Découvrez le Jury du Prix : Portrait de David Thomas, écrivain

mardi 12 juin 2012

Découvrez le Jury du Prix : Portrait de David Thomas, écrivain

« Le prix Orange m’a rassuré », confie le lauréat de l’édition 2011, récompensé pour Un silence de clairière (Albin Michel). « La particularité de ce prix  est qu'il est un "deux en un" puisqu'il est à la fois une reconnaissance, et donc un encouragement, de la part de professionnels du livre, qui sélectionnent les finalistes, et de lecteurs, qui votent ». David Thomas est un observateur du monde, de ses travers et ses décalés. Il les restitue en concentrés de vie dans les pièces, les romans et les nouvelles qu’il écrit depuis longtemps et qu’il publie depuis cinq ans. « J’écris depuis très jeune mais comme beaucoup d’auteurs, mes débuts ont été timides. Je m’y suis vraiment mis vers trente ans. J’écrivais des nouvelles qu’un journal appelé Le Jour s’est mis à publier dans son édition du samedi. Je me suis alors dit que c’était peut-être pas si mal. J’ai écrit un roman qui a été refusé par des éditeurs, puis un deuxième, refusé également, enfin une pièce de théâtre, Tais-toi et parle-moi en 2007. Elle a été mise en scène à la Manufacture des Abbesses et a été jouée six mois. Un miracle ».

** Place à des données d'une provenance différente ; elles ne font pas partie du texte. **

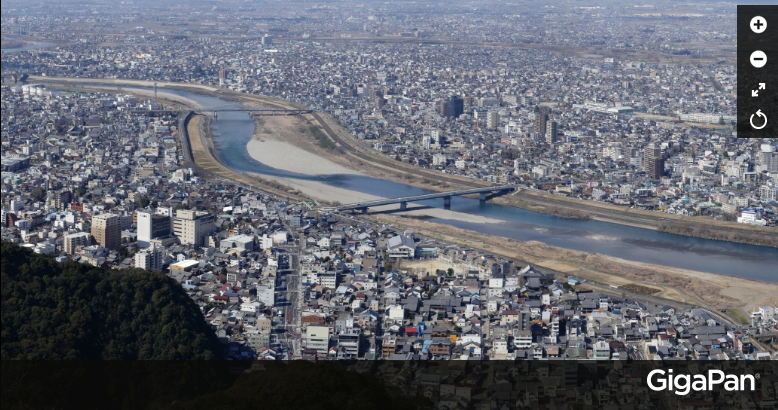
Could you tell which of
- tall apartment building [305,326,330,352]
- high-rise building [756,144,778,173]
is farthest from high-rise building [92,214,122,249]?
high-rise building [756,144,778,173]

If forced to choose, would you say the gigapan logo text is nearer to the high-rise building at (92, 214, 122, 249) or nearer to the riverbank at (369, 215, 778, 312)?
the riverbank at (369, 215, 778, 312)

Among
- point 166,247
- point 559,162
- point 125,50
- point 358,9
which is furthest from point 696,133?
point 358,9

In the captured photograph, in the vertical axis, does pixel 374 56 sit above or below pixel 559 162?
above

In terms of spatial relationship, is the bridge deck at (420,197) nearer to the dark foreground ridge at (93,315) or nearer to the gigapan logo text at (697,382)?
the dark foreground ridge at (93,315)

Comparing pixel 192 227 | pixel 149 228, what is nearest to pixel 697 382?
pixel 192 227

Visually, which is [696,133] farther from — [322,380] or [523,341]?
[322,380]

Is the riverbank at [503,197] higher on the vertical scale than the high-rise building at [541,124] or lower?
lower

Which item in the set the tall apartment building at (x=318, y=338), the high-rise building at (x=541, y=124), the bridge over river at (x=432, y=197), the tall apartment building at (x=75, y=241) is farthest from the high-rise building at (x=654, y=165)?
the tall apartment building at (x=318, y=338)
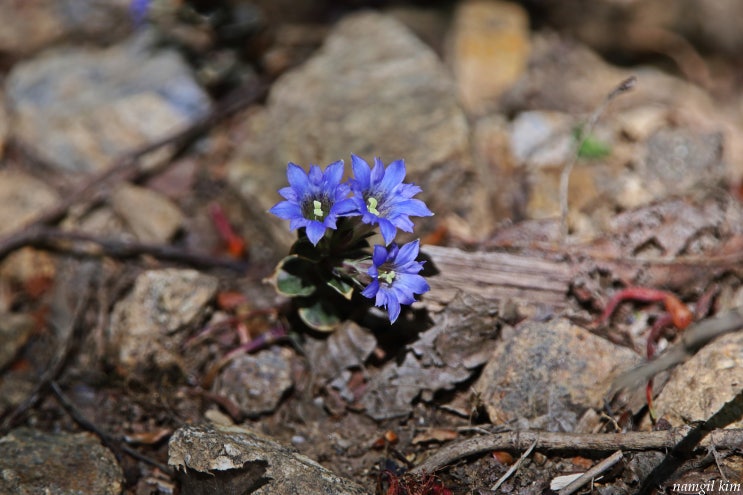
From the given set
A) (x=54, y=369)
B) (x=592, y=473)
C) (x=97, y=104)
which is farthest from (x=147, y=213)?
(x=592, y=473)

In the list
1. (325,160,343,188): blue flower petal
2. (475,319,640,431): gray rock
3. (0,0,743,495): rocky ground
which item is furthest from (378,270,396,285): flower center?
(475,319,640,431): gray rock

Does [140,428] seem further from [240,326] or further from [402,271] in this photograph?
[402,271]

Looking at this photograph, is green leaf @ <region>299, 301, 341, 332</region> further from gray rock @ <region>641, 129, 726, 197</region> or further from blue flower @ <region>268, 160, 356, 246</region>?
gray rock @ <region>641, 129, 726, 197</region>

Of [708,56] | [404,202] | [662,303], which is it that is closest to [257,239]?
[404,202]

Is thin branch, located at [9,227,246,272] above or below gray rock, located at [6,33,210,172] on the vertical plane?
below

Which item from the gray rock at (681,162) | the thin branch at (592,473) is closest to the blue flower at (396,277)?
the thin branch at (592,473)

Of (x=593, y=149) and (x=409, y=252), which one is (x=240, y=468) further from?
(x=593, y=149)
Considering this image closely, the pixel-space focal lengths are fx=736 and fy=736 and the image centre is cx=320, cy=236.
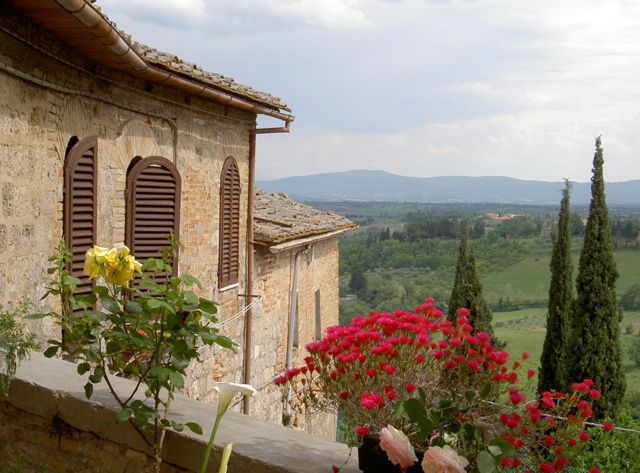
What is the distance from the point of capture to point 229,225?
1044cm

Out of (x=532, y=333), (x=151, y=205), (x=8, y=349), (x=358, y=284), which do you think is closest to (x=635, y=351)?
(x=532, y=333)

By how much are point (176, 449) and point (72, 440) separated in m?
0.69

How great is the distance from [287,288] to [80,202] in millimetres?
6796

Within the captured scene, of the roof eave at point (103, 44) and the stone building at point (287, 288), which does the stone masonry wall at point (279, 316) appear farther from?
the roof eave at point (103, 44)

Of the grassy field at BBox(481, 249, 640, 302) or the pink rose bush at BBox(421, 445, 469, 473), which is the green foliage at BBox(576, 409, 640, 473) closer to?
the pink rose bush at BBox(421, 445, 469, 473)

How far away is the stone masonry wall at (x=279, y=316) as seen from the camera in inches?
464

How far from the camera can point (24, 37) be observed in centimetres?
548

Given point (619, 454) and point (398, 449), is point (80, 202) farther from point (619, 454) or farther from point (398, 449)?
point (619, 454)

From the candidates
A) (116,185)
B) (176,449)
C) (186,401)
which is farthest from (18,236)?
(176,449)

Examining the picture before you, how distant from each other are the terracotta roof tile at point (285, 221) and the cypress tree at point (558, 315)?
514cm

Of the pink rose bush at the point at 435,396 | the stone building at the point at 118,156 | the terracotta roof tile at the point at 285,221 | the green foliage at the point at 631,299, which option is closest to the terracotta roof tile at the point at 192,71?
the stone building at the point at 118,156

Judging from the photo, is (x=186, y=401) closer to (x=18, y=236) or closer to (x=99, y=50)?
(x=18, y=236)

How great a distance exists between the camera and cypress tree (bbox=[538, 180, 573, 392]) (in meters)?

Depuis peu, David Thomas a laissé tomber son métier de journaliste pour se consacrer à l’écriture. « Des Prix comme le Prix Orange, doté de 15 000 euros, m’ont permis d’écrire un autre livre sans trop me soucier de mes rentrées d’argent. Un vrai luxe pour un écrivain débutant ». Sur son temps d’écriture, David Thomas empiète un peu pour remplir son devoir de juré du Prix Orange, mais à l’évidence sans beaucoup se forcer : « Je n’ai jamais été juré de ma vie, et je joue le jeu ! C’est l’occasion de rencontrer des gens, les autres jurés, mais aussi des livres que je n’aurais pas eu la spontanéité de lire. J’ai ainsi découvert des auteurs comme Isabelle Monnin, Dominique Fabre ou Rithy Panh dont je n’avais rien lu. C’est plutôt une expérience très agréable».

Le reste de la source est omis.